What that probably tells us is that if there’s desire to create a “true” season-long narrative, there needs to be fewer of these races. That’d take to a model more similar to what we see out of the World Triathlon Championship Series and, to a lesser extent, to what T100 has done. You’d have 6-8 of these races, award points, and go from there. Heck, WTCS makes a whole ceremony out of whomever is leading the series at each event — in part because they’re all there at the same time.
But I think that would be the wrong lesson to learn here. Though I think the points model is broken (it does not properly reward finishing position, especially when you win), and that there really isn’t a “season long” narrative to find, the Pro Series races bring a level of consistent excitement to triathlon as a whole that hasn’t been there since the glory days of races selling out before online registration even opened.
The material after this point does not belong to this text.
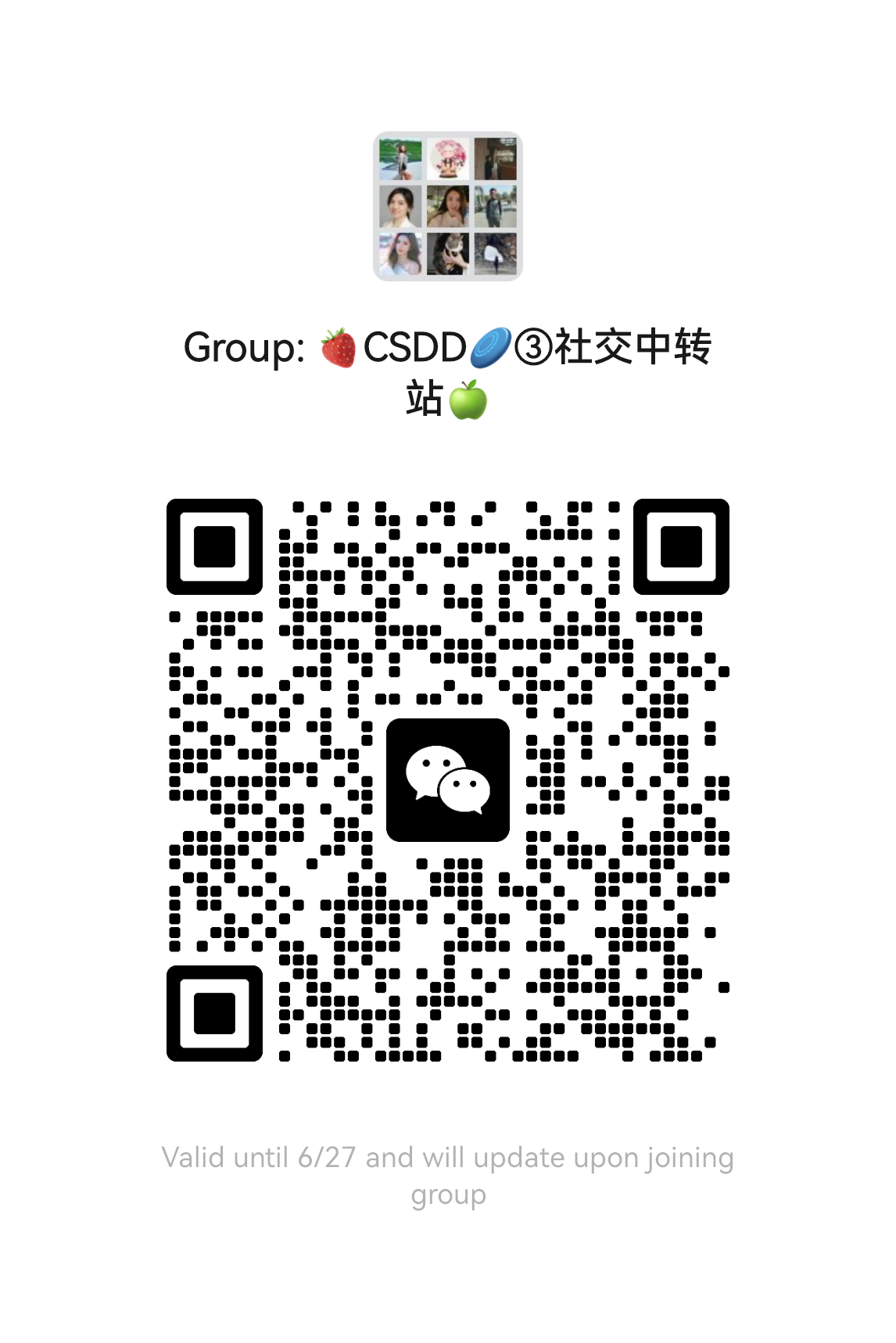 https://www.huodongxing.com/file/20191204/5803624925953/244918346093604.png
The single greatest advertisement that IRONMAN has for its product is high-quality professional racing, and the Pro Series delivers nearly every single time.
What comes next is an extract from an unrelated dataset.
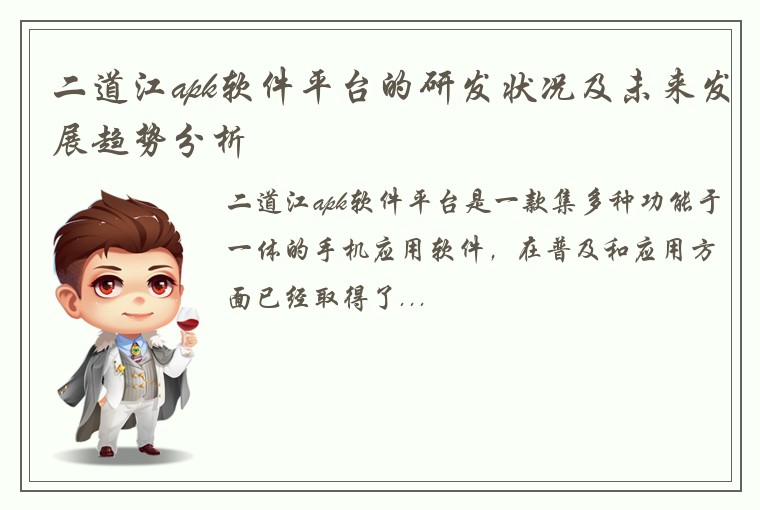 二道江apk软件平台的研发状况及未来发展趋势分析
I also think it is correct, strategically, for IRONMAN to continue to have prize purses available for non-Pro Series events. What I would like to see is a slightly stricter barrier to entry for Pro Series races so that, say, we don’t run into the situation where top-ranked athletes are potentially shut out of a top-tier event because they simply didn’t click the registration button fast enough. I’d also prefer that there be some non-Pro Series races available that athletes who have either won races or currently competing on the Pro Series couldn’t enter, so that athletes might breakthrough and win there, then come up onto the Pro Series itself.
For now, though, I’m going to sit back and enjoy the racing.



I always thought the IMPS was intended way less of a “season long narrative” (that sure sounds like a soundbite from T100), and more to simply limit the athlete’s ability to race “other” races. More to get them to be motivated to race ~2 more IM events a year and the associated financial bonuses with that strategy. Most top pro’s were already racing 4 IM branded events on basic qualification requirements (1 x IM to qualify for IM worlds, 1 x 70.3 to qualify for 70.3 worlds, IM Worlds, 70.3 worlds).
Hell I don’t even remember “season long narrative” until T100 came and basically trademarked it, I never heard it being applied to the IMPS.
I am in favor of somehow improving the starting list procedures for IMPS and non-IMPS races.
The tag line for the series is “every second counts” and while I don’t think I’ve heard it uttered once this year it was the driving message at launch. The intent of the series is exactly as you say, to force more of the best athletes into more IM branded races, but they were definitely trying to sell a season long narrative when this series launched.
Good call, I guess the actual real original mission that everyone agrees and understands why there is an IMPS to begin with- “we want more pro’s to race our races and not T100 races” doesn’t trademark or make for catchiness on the broadcasts very well.
Yeah it’s capturing the top long course pro’s and without doubt hurting T100 participation.